Merging multi-omics features with the lipid profiles in the final modelling study resulted in the sparse feature selection MLR-EM identifying lipids PS (40:1) p < 0.05, TG (36:0) p = 0.008, PE (42:6) p = 0.01, MG (18:0) p = 0.003, PA (24:0) p = 0.01 and PC (18:2) p < 0.05, as useful for classifying CFI versus mCRC. Conspicuously, throughout the analysis, PS subsets appeared to be an excellent predictor to classify mCRC group. In addition, although we assumed the addition of prognostic gene biomarkers such as MSCI, KRAS and BRAF might improve model predictions, our study identified that compared to KRAS and BRAF, MLH-1 gene (p = 0.2) also classified disease cohorts. However, the MLH-1 gene was not statistically significant enough to serve as a potential biomarker candidate in isolation.
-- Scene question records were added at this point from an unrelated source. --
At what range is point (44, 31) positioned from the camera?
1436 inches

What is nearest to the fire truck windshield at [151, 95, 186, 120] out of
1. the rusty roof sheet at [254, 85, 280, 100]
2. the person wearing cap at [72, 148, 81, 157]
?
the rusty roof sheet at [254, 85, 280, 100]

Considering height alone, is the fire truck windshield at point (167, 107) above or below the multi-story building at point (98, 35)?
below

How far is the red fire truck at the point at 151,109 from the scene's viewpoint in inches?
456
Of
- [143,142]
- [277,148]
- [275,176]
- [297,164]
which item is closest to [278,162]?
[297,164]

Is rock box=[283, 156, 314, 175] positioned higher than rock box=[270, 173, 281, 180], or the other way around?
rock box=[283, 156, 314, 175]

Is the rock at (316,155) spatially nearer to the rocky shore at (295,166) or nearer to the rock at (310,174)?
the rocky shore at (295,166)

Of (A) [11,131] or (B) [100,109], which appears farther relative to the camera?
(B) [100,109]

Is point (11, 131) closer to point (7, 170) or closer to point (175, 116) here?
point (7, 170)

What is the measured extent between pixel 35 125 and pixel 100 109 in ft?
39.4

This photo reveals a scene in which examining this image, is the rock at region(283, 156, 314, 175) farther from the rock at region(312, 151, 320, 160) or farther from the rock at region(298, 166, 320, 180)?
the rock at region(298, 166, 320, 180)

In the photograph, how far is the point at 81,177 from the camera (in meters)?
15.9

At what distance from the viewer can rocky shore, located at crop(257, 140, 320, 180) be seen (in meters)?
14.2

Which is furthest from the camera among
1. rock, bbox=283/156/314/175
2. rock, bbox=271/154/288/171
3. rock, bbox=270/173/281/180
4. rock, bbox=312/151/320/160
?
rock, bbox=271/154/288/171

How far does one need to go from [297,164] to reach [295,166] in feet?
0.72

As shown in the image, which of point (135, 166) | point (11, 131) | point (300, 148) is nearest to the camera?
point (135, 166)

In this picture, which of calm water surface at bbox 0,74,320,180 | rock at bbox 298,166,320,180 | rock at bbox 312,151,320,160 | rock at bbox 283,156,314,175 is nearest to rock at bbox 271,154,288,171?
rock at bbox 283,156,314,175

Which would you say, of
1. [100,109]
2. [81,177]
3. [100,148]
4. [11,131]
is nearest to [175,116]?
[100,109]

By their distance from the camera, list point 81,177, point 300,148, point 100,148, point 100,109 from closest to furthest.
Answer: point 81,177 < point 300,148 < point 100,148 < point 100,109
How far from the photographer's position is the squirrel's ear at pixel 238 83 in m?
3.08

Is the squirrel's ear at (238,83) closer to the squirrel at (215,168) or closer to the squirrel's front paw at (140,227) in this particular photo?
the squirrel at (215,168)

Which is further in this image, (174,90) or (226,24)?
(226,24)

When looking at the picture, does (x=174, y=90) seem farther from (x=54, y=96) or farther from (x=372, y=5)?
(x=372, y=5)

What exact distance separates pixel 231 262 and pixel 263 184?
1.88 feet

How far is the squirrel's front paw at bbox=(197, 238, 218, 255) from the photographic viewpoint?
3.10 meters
Therefore, study of a large number of samples with MSI mutation status may be useful to improve disease prediction and classification accuracy. In addition, the MLR-EM model identified chemokines such as IL-8 and PF-4 as relevant features classifying CRC cases versus the CFI cohort. Based on a previous study, we suggest that there might be a significant link between PS and chemokines in the progression of metastatic CRC (Meyer et al., 2017). Meyer et al. reported that thrombin-stimulated PF-4 produced α-granules (a cellular component of platelet containing coagulant proteins) enriched with PS (Meyer et al., 2017). We observed that our models (p = 0.05) consistently predicted lipids such as PS along with TG and PE, and chemokines including PL-4. We suggest that in biomarker identification, addition of IL-8, PL-4 and MLH-1 may improve the ability of ML models to accurately classify CRC subtypes. Our biomarker features can be used in large scale studies to validate clinical outcome in CRC and compare cancer free CRC cohorts to recurrent CRC individual.

In this work, we have identified a novel integrated biomarker panel including lipidomic, genetic, and proteomic biomarkers which, upon further validation, could improve the diagnostic accuracy of CRC staging. The limitations of our study are primarily the relatively small cohort of patients in the study (data set size and completeness). Clearly, data-driven methods like machine learning improve substantially when trained on larger data sets. Interestingly, key biomarkers such as KRAS, BRAF, and CEA were not identified as competitive disease progression discriminators, but this may change with larger cohorts.

5 Conclusion

Our ML models identified a range of disease-relevant lipid subtypes, including phospholipids and sphingolipids in patient plasma samples. The model identified more than 9 lipid subtypes that could be potential molecular biomarkers for classifying CRC and CLM compared to CFI. These lipids could also be valuable in predicting the recurrence/pathogenesis of CRC after adjuvant therapy. Our analysis provides evidence that a combination of multi-omics features such as IL-8, PF-4, MLH-1, and specific plasma PS and PE lipids can help predict tumour progression in the early stages of CRC. Analysis of a larger sample size from well-characterised clinical cohorts is likely to further strengthen our ML models, which show significant promise in guiding biomarker selection for CRC disease management.